[Stored entries]
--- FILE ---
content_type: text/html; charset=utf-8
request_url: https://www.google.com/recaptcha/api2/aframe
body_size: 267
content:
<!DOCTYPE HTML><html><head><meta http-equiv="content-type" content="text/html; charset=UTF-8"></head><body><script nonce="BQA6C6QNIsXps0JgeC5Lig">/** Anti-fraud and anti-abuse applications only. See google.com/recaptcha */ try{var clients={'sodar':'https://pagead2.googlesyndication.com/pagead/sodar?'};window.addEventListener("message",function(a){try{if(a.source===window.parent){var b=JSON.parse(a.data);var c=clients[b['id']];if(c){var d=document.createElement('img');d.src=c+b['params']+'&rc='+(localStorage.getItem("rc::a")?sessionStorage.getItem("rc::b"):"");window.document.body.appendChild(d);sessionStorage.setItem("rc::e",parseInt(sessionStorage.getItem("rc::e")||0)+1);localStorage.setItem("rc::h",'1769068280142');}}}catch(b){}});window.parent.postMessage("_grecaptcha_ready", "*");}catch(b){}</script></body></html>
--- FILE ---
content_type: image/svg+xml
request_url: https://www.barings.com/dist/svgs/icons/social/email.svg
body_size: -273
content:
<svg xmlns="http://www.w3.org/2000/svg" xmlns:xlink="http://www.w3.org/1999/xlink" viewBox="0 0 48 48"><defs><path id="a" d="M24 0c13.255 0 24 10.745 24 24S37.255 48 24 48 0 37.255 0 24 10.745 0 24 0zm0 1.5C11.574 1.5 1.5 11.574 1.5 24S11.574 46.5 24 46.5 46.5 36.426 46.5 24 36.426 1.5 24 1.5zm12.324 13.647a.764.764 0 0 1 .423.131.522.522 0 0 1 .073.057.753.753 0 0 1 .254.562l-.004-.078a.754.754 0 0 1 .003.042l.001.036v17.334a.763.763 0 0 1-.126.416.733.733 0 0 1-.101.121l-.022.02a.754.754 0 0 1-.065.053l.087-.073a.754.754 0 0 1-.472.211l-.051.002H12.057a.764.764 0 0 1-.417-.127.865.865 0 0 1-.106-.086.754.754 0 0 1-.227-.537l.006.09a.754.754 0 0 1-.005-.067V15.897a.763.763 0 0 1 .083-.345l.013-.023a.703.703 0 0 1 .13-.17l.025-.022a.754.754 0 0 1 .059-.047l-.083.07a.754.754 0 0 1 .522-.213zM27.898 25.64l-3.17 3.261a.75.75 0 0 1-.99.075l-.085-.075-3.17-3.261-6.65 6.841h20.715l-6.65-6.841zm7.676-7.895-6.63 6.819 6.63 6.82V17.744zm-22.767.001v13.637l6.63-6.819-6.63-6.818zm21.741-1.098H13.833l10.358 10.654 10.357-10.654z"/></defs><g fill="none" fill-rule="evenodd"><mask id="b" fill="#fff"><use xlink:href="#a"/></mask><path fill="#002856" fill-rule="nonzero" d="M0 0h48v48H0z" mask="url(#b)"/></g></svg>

#### [INSTRUCTIONS FOR THE TASK]
In full and word for word, restate the data.

#### [WRITTEN RESPONSE]
--- FILE ---
content_type: text/html; charset=utf-8
request_url: https://www.google.com/recaptcha/api2/aframe
body_size: 267
content:
<!DOCTYPE HTML><html><head><meta http-equiv="content-type" content="text/html; charset=UTF-8"></head><body><script nonce="BQA6C6QNIsXps0JgeC5Lig">/** Anti-fraud and anti-abuse applications only. See google.com/recaptcha */ try{var clients={'sodar':'https://pagead2.googlesyndication.com/pagead/sodar?'};window.addEventListener("message",function(a){try{if(a.source===window.parent){var b=JSON.parse(a.data);var c=clients[b['id']];if(c){var d=document.createElement('img');d.src=c+b['params']+'&rc='+(localStorage.getItem("rc::a")?sessionStorage.getItem("rc::b"):"");window.document.body.appendChild(d);sessionStorage.setItem("rc::e",parseInt(sessionStorage.getItem("rc::e")||0)+1);localStorage.setItem("rc::h",'1769068280142');}}}catch(b){}});window.parent.postMessage("_grecaptcha_ready", "*");}catch(b){}</script></body></html>
--- FILE ---
content_type: image/svg+xml
request_url: https://www.barings.com/dist/svgs/icons/social/email.svg
body_size: -273
content:
<svg xmlns="http://www.w3.org/2000/svg" xmlns:xlink="http://www.w3.org/1999/xlink" viewBox="0 0 48 48"><defs><path id="a" d="M24 0c13.255 0 24 10.745 24 24S37.255 48 24 48 0 37.255 0 24 10.745 0 24 0zm0 1.5C11.574 1.5 1.5 11.574 1.5 24S11.574 46.5 24 46.5 46.5 36.426 46.5 24 36.426 1.5 24 1.5zm12.324 13.647a.764.764 0 0 1 .423.131.522.522 0 0 1 .073.057.753.753 0 0 1 .254.562l-.004-.078a.754.754 0 0 1 .003.042l.001.036v17.334a.763.763 0 0 1-.126.416.733.733 0 0 1-.101.121l-.022.02a.754.754 0 0 1-.065.053l.087-.073a.754.754 0 0 1-.472.211l-.051.002H12.057a.764.764 0 0 1-.417-.127.865.865 0 0 1-.106-.086.754.754 0 0 1-.227-.537l.006.09a.754.754 0 0 1-.005-.067V15.897a.763.763 0 0 1 .083-.345l.013-.023a.703.703 0 0 1 .13-.17l.025-.022a.754.754 0 0 1 .059-.047l-.083.07a.754.754 0 0 1 .522-.213zM27.898 25.64l-3.17 3.261a.75.75 0 0 1-.99.075l-.085-.075-3.17-3.261-6.65 6.841h20.715l-6.65-6.841zm7.676-7.895-6.63 6.819 6.63 6.82V17.744zm-22.767.001v13.637l6.63-6.819-6.63-6.818zm21.741-1.098H13.833l10.358 10.654 10.357-10.654z"/></defs><g fill="none" fill-rule="evenodd"><mask id="b" fill="#fff"><use xlink:href="#a"/></mask><path fill="#002856" fill-rule="nonzero" d="M0 0h48v48H0z" mask="url(#b)"/></g></svg>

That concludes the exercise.